Purple Butterfly sorrel is available year-round.
Purple Butterfly sorrel, botanically classified as Oxalis regnelli "Triangularis," is a perennial plant that is a member of the Oxalidaceae, or wood sorrel family. Also known as the Love plant, Purple shamrock, False shamrock, Purple triangle sorrel, Purple wood sorrel, and YKA leaves, Purple Butterfly sorrel is commonly used as a colorful decorative garnish in dishes and gardens. The name YKA is a trademarked name by a Dutch company called Koppert Cress that specializes in cresses, which are seedlings of unique plants and micro-vegetables.
Purple Butterfly sorrel contains oxalic acid, which is a naturally occurring organic acid and defense mechanism that makes it taste sour and discourages animals from eating the plant. The plant is best used in small amounts and should not be consumed in large amounts as it can lead to nutritional deficiencies.
Purple Butterfly sorrel should only be consumed in small quantities and is best served raw as a garnish. Its delicate texture wilts with exposure to heat, and the brilliant color is best preserved when uncooked. Its color offers a vibrant contrast in salads and a bright lemony flavor. Purple Butterfly sorrel compliments crustaceans, shellfish, fish, pork, duck, fruits such as cherries, raspberries, and plums, salad greens, and goat cheese. Purple Butterfly sorrel will keep up to a week when stored in the refrigerator.

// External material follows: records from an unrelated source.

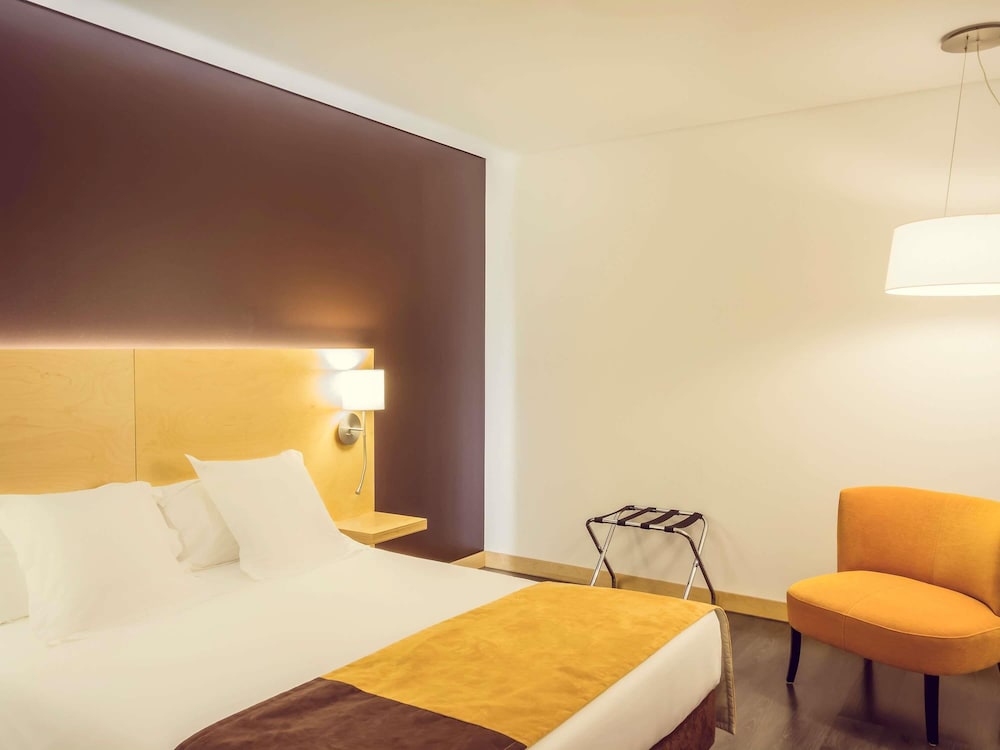 Habitación Standard con cama doble y balcón del hotel Mercure Braga Centro. Foto 3
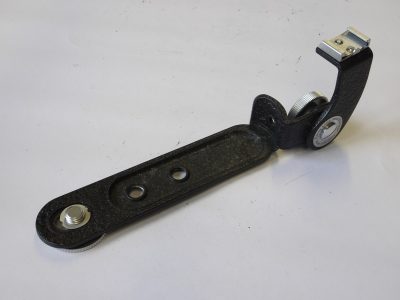Leitz Adjustable Flash bracket, black crackle metal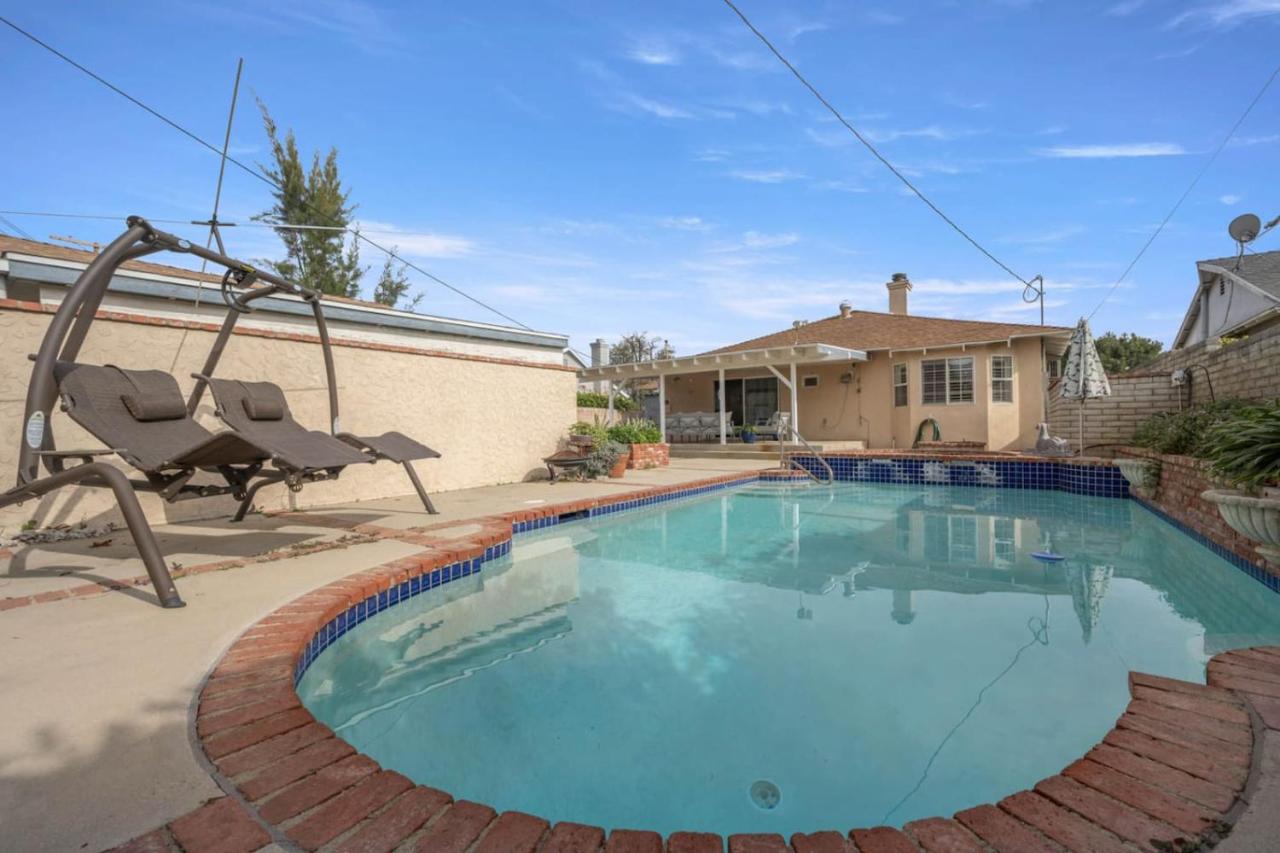 Sunny North Hills with Pool and Fun - 4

Purple Butterfly sorrel is a popular potted plant that is given as a gift on St. Patrick’s Day in Ireland. Though it is not related to the true shamrock, the trifoliate leaves are celebrated as a false shamrock and are also celebrated as an image of the holy trinity in Christianity as the day also commemorates the arrival of Christianity in Ireland. Purple Butterfly sorrel also received the Royal Horticultural Society’s Award of Garden Merit in 2002 for its availability, ease of growth, and quality.
Purple Butterfly sorrel is native to South America, specifically in Brazil. It is commonly grown as a houseplant and can be found on online seed catalogs and specialty markets in South, Central, and North America, Europe, Africa, and Asia.